Dans deux cas, pour les données de l’Autriche et de l’Estonie, l’écart type des séries relatives à l’ICM présentait une différence de 2 points de pourcentage par rapport aux séries des comptes nationaux. Ces deux pays ont été invités à analyser les sources de ces différences et à informer Eurostat des résultats.
IV.CONCLUSION
Dans l’ensemble, la qualité des indices du coût de la main-d’œuvre des États membres et des agrégats de l’UE a continué à s’améliorer depuis le précédent rapport. Tel est notamment le cas en ce qui concerne l’ampleur des révisions.
Les rapports sur la qualité présentés par les États membres ont été traités à l’aide de la dernière version du gestionnaire de métadonnées du système statistique européen et mis à la disposition de tous les utilisateurs.
Parmi les autres modifications apportées depuis le précédent rapport, le domaine de l’ICM a fait l’objet d’un changement de base afin de tenir compte de la nouvelle année de référence (2016) et un nouveau modèle a été adopté pour mieux rendre compte des pratiques des États membres dans le domaine de la correction des variations saisonnières. Depuis le premier trimestre de 2020, les agrégats de l’ICM reflètent la nouvelle composition de l’Union européenne, sans le Royaume-Uni.

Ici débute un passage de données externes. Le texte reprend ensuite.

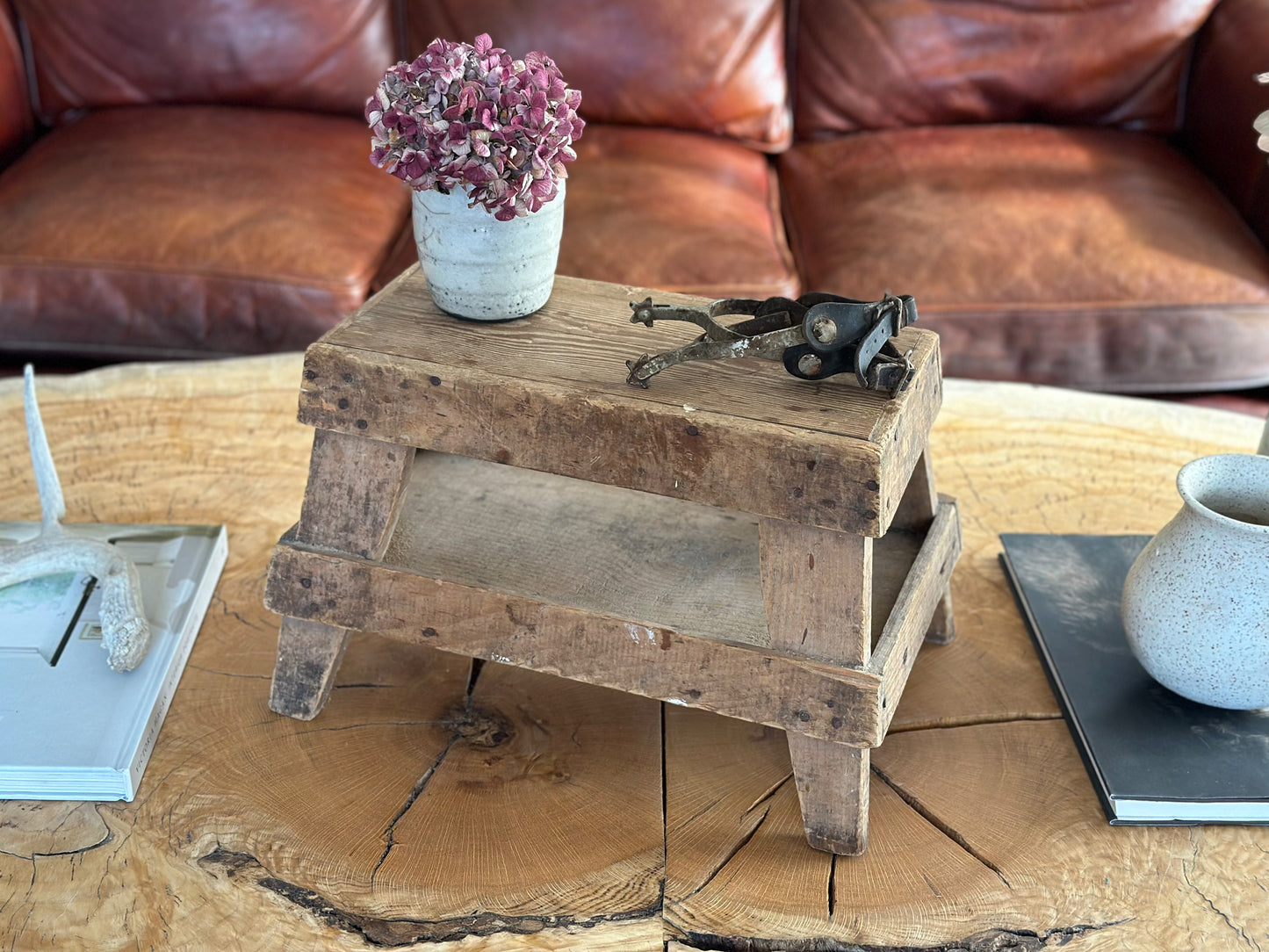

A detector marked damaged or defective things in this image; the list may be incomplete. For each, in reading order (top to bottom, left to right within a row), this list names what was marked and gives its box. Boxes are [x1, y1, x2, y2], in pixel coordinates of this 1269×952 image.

rusty metal hardware [622, 290, 913, 395]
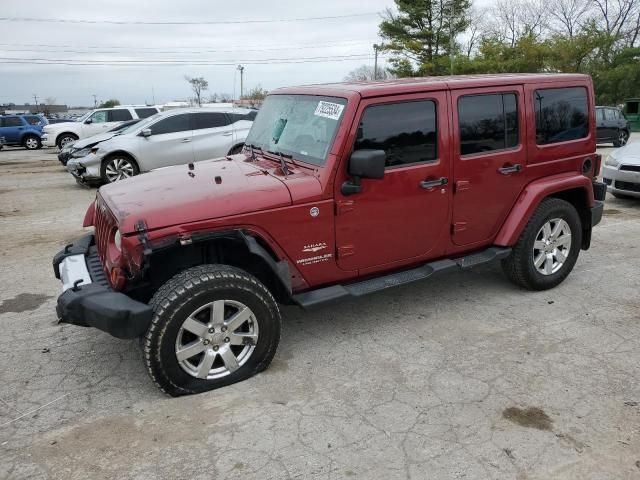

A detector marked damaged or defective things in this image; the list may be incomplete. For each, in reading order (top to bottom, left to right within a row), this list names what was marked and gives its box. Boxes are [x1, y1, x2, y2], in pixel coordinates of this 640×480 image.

front bumper damage [53, 233, 152, 340]
cracked asphalt [1, 136, 640, 480]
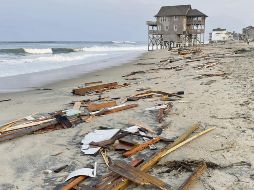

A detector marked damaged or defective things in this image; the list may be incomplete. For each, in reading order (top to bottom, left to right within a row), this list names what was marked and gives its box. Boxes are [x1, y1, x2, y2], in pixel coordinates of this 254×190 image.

splintered lumber [123, 137, 161, 157]
broken plank [123, 137, 161, 157]
splintered lumber [109, 124, 214, 190]
splintered lumber [108, 160, 171, 190]
broken plank [109, 160, 171, 190]
splintered lumber [178, 162, 207, 190]
broken plank [178, 162, 207, 190]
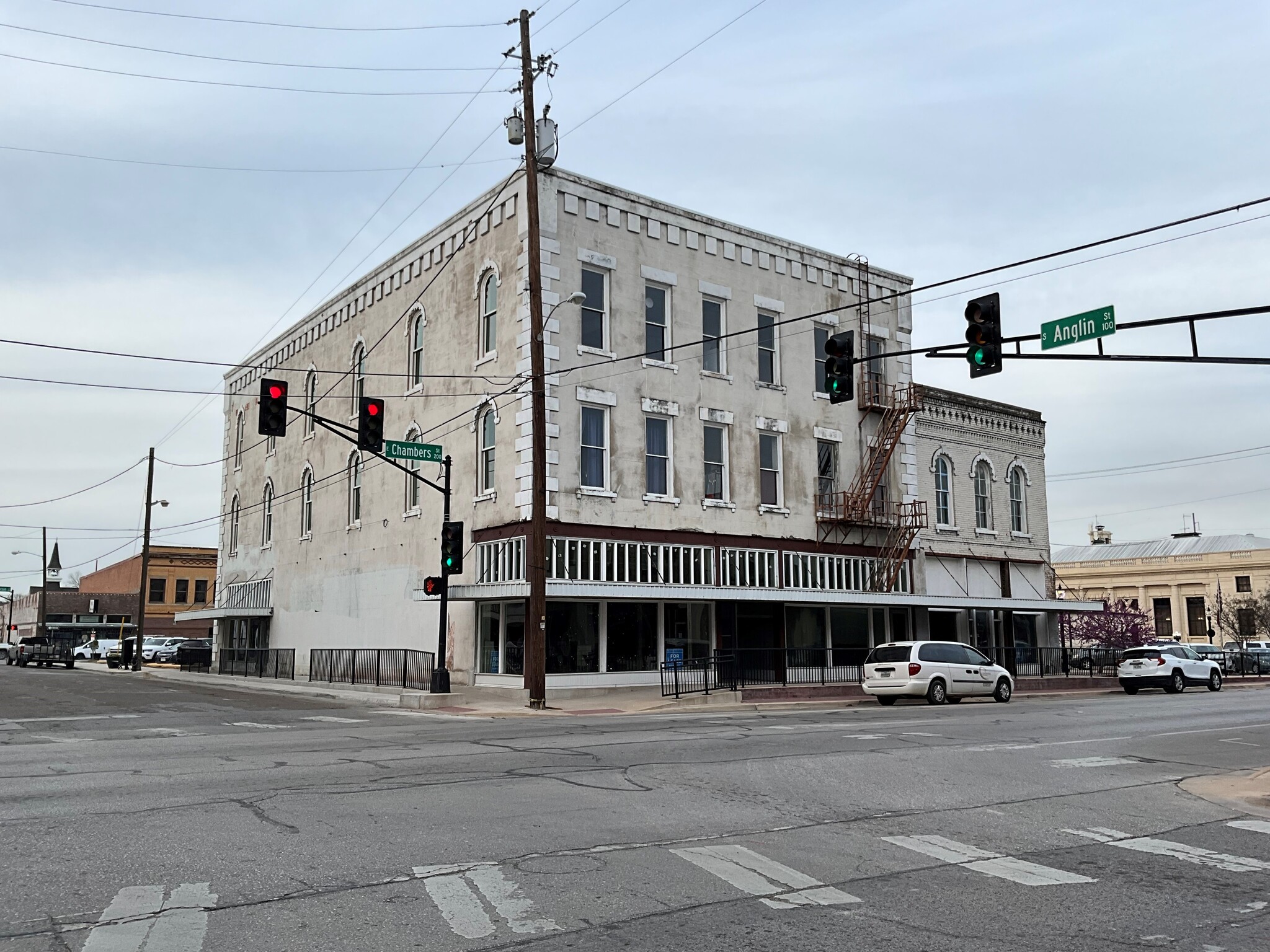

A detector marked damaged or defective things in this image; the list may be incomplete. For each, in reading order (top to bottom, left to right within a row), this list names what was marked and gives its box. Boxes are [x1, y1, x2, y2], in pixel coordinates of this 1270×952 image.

rusty fire escape [819, 257, 928, 590]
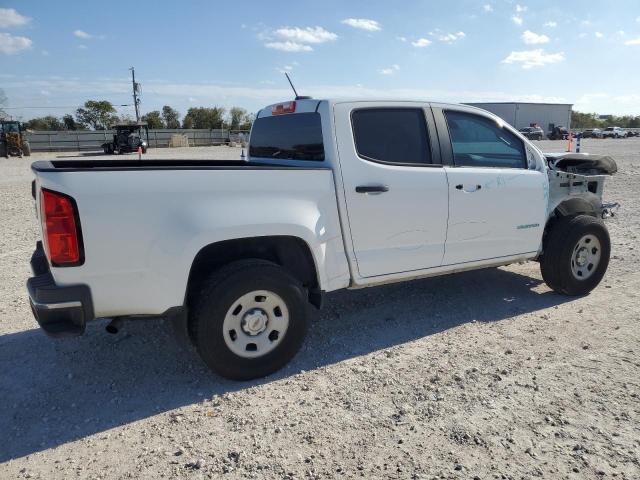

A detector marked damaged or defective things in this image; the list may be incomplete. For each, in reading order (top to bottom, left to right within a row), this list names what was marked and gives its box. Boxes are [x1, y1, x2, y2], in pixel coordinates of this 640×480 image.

damaged front end [544, 154, 620, 219]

Depuis 2017, Eurostat publie des estimations annuelles des niveaux du coût horaire de la main-d’œuvre par section de la NACE Rév. 2, sur la base tant des niveaux établis dans le cadre des enquêtes sur le coût de la main-d’œuvre que des tendances de l’indice du coût de la main-d’œuvre. Les commentaires des utilisateurs ont été positifs, en particulier ceux des utilisateurs institutionnels qui exploitent ces données pour suivre la convergence des salaires au sein de l’Union européenne.

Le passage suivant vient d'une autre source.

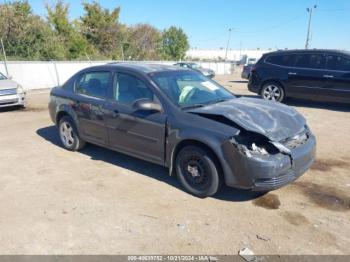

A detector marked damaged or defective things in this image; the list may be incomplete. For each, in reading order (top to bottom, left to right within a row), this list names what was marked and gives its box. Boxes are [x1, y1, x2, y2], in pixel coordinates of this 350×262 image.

crumpled front bumper [0, 92, 26, 108]
damaged gray sedan [48, 63, 314, 198]
bent hood [189, 97, 306, 141]
crumpled front bumper [221, 134, 318, 191]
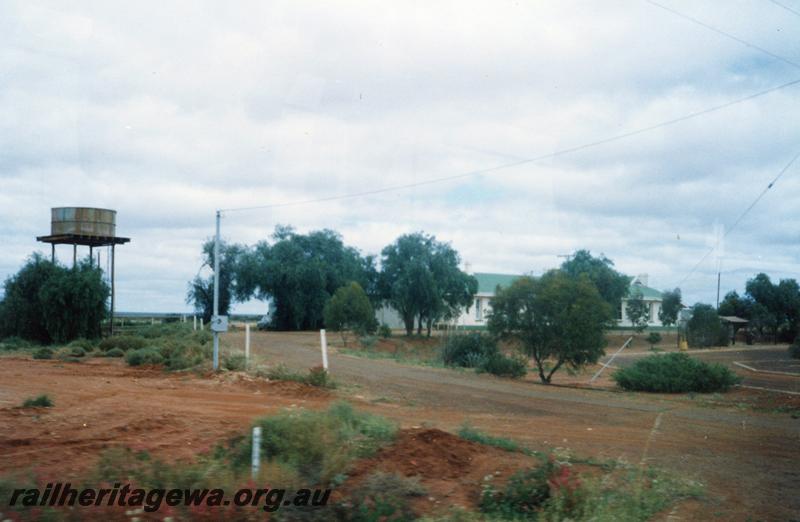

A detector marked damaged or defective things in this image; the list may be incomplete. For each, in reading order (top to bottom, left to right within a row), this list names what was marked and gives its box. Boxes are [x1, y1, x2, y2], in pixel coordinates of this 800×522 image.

rusty water tower [37, 207, 130, 334]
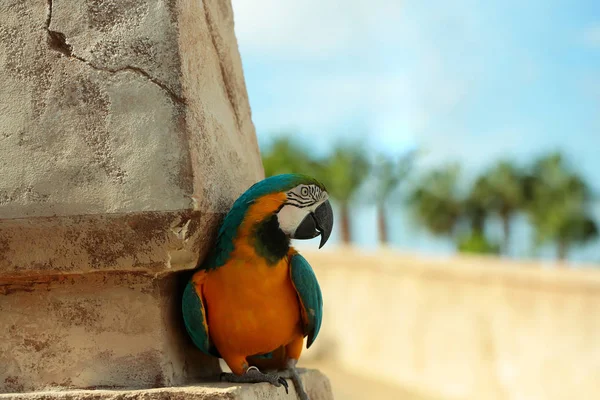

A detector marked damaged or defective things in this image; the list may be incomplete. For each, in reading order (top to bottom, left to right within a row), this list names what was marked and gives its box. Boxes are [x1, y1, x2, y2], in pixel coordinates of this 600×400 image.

cracked concrete pillar [0, 0, 264, 394]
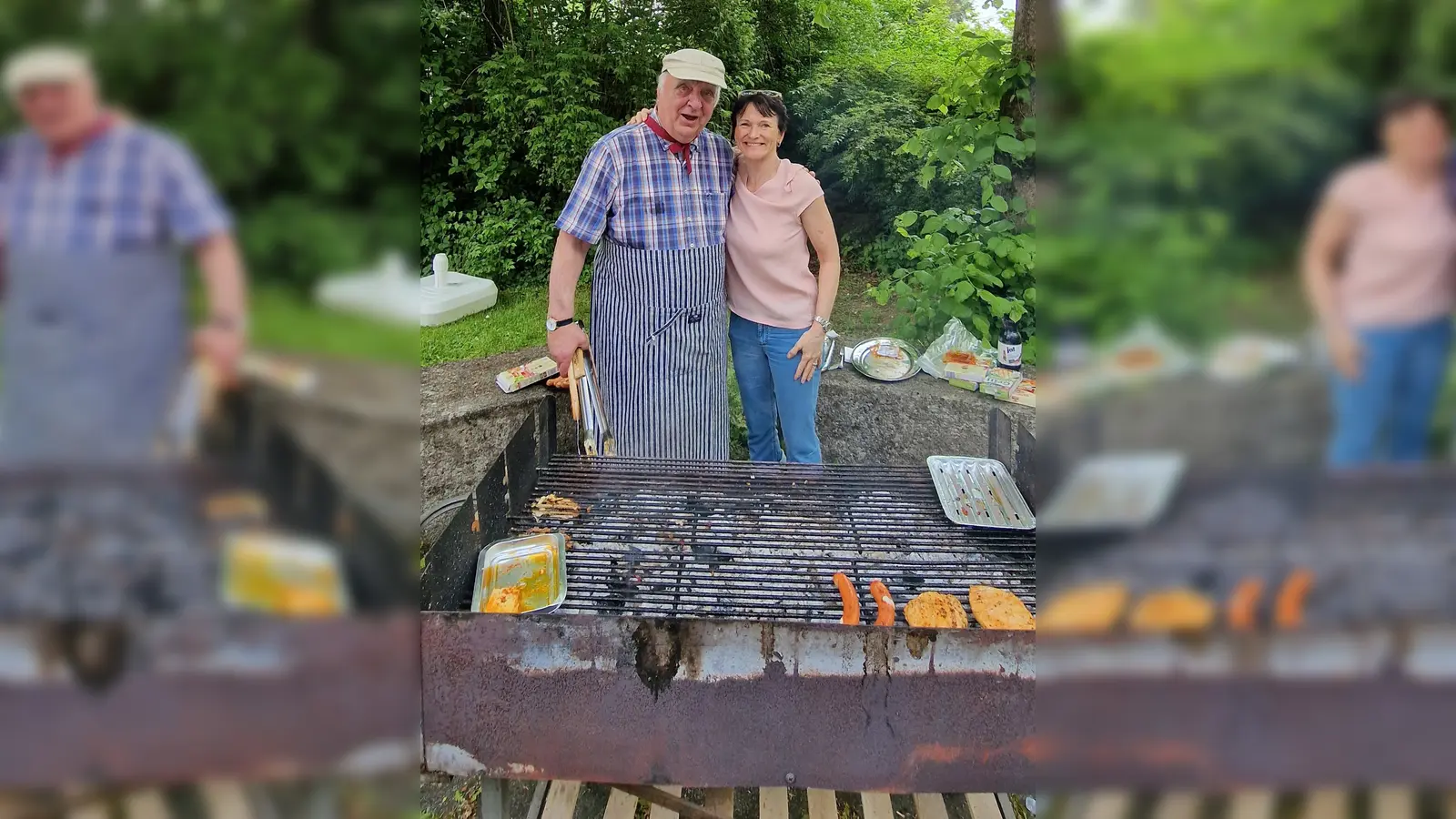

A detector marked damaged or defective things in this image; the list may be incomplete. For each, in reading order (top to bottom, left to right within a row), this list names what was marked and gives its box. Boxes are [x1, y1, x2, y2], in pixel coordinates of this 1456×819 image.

rusty grill frame [0, 393, 422, 786]
rusty grill frame [419, 399, 1036, 786]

La Commission continuera d’assurer un suivi régulier des questions liées à la conformité et à la qualité des données, en utilisant les données fournies et d’autres documents nationaux, dont les rapports sur la qualité. Si aucune amélioration n’est observée, ou si les améliorations sont insuffisantes, la Commission assurera un suivi étroit de la question avec les autorités statistiques nationales compétentes.